### EXERCISE OBJECTIVE
Copy out the lines below word for word, keeping every character unchanged.

****************************************

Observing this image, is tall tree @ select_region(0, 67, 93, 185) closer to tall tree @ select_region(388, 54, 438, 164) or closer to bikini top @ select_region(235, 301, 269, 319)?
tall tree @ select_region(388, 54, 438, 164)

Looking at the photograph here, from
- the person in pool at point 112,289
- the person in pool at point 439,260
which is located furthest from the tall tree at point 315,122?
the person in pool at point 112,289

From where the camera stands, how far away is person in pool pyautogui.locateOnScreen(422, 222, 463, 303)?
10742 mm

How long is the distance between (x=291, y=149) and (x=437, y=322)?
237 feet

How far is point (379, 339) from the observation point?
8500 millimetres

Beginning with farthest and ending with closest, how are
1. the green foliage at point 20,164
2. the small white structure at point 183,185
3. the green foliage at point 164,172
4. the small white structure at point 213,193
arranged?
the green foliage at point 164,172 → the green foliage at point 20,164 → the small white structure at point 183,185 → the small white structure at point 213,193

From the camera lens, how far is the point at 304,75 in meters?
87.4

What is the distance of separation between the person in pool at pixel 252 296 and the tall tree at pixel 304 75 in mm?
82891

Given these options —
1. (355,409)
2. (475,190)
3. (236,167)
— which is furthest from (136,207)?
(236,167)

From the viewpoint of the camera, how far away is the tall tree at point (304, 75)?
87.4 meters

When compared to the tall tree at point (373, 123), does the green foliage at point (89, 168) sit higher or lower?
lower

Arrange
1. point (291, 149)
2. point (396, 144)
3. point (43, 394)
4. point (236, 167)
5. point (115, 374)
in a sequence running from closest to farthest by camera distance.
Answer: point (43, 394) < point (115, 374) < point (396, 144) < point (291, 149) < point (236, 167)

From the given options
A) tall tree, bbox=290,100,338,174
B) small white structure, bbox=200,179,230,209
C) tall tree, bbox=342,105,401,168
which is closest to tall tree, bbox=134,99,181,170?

****************************************

### RESPONSE BELOW
Observing this image, is tall tree @ select_region(0, 67, 93, 185) closer to tall tree @ select_region(388, 54, 438, 164) or closer to bikini top @ select_region(235, 301, 269, 319)?
tall tree @ select_region(388, 54, 438, 164)

Looking at the photograph here, from
- the person in pool at point 112,289
- the person in pool at point 439,260
which is located furthest from the tall tree at point 315,122?
the person in pool at point 112,289

From where the camera stands, how far away is person in pool pyautogui.locateOnScreen(422, 222, 463, 303)?
10742 mm

How long is the distance between (x=291, y=149) and (x=437, y=322)?
237 feet

How far is point (379, 339) from the observation point?
8500 millimetres

Beginning with farthest and ending with closest, how are
1. the green foliage at point 20,164
2. the small white structure at point 183,185
3. the green foliage at point 164,172
4. the small white structure at point 213,193
arranged?
the green foliage at point 164,172 → the green foliage at point 20,164 → the small white structure at point 183,185 → the small white structure at point 213,193

From the camera lens, how far is the point at 304,75 in meters?
87.4

What is the distance of separation between the person in pool at pixel 252 296 and the tall tree at pixel 304 75 in mm?
82891

Given these options —
1. (355,409)
2. (475,190)
3. (236,167)
— which is furthest from (136,207)?
(236,167)

From the viewpoint of the camera, how far away is the tall tree at point (304, 75)?
87.4 meters

When compared to the tall tree at point (373, 123), does the green foliage at point (89, 168) sit higher or lower?
lower

Arrange
1. point (291, 149)
2. point (396, 144)
3. point (43, 394)
4. point (236, 167)
5. point (115, 374)
in a sequence running from closest to farthest by camera distance.
Answer: point (43, 394) < point (115, 374) < point (396, 144) < point (291, 149) < point (236, 167)

From the given options
A) tall tree, bbox=290,100,338,174
B) small white structure, bbox=200,179,230,209
C) tall tree, bbox=342,105,401,168
which is closest to tall tree, bbox=134,99,181,170?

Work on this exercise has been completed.